Photo Re-Submission After Rejection
If your initial photo is rejected, the ETA app allows up to 3 retakes within the same application — at the 4th attempt, the application is escalated to manual review; you do not pay an additional £20 for retakes, only for full reapplication after final refusal. Each retake repeats the same head-turn check.
During capture the app gives you live feedback — green lights for the 9 specification points. Indeed, the system rates each photo 0-100 and recommends submission only above 85. Wait for a good rating before you move on. For more on the app itself, see UK ETA scam websites.
Frequently Asked Questions
Q1: Can I use my UK passport photo for the ETA?
If the photo was taken within 6 months and meets the 2026 specification (off-white, not pure white), yes. UK passport photos taken before 2025 typically have pure white backgrounds and are now rejected.
Q2: What about the photograph stored in my passport chip?

The chip photograph is used at the e-Gate for identity verification but is not the same as the ETA application photograph. They serve different purposes.
Q3: Are there age exemptions for the photo?
No — all applicants from newborn to elderly must submit a photograph. Babies under 1 year have relaxed rules for expression and eye-open.
Q4: Can I edit my photo to fix lighting issues?
Minor crop adjustment is allowed; brightness/contrast or AI enhancement is not. The UK ETA app detects most edits and rejects the application.

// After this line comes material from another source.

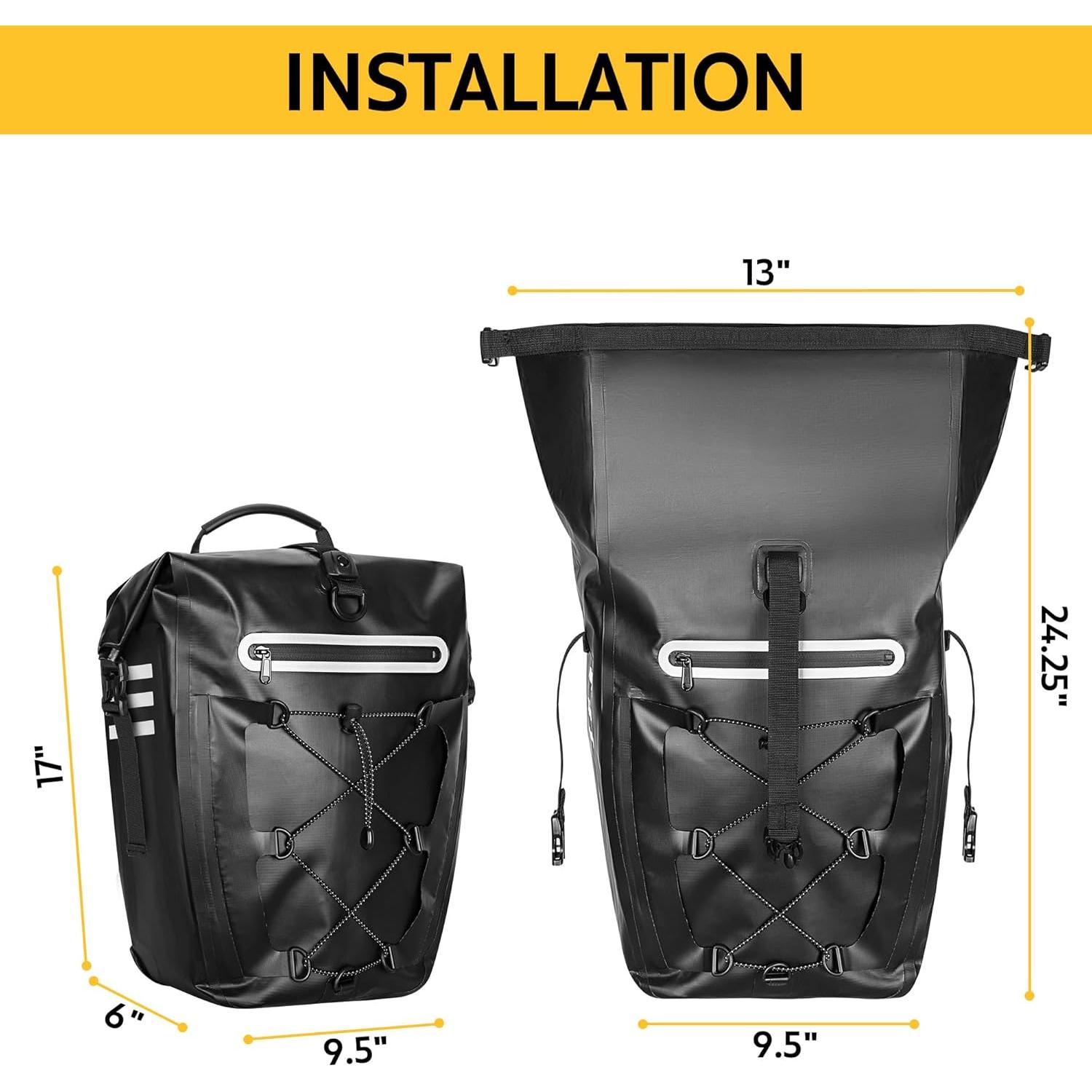 Alforjas de bicicleta Smasrob 30L impermeables con bolsillos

Q5: What happens if my photo is approved but I look different at the airport?

Border officers compare your live face to the photo. Significant differences (heavy makeup, new beard, weight change) may prompt secondary screening but typically not refusal.
Q6: Why does the ETA app need to record a head-turn video?
The 3-second liveness video confirms you are a real, present person — preventing fraud where someone holds up a photo of another person.
Q7: Where can I find official photo examples?
The UK Government publishes example photos at gov.uk/government/publications/passport-photographs. Same specifications apply to UK ETA.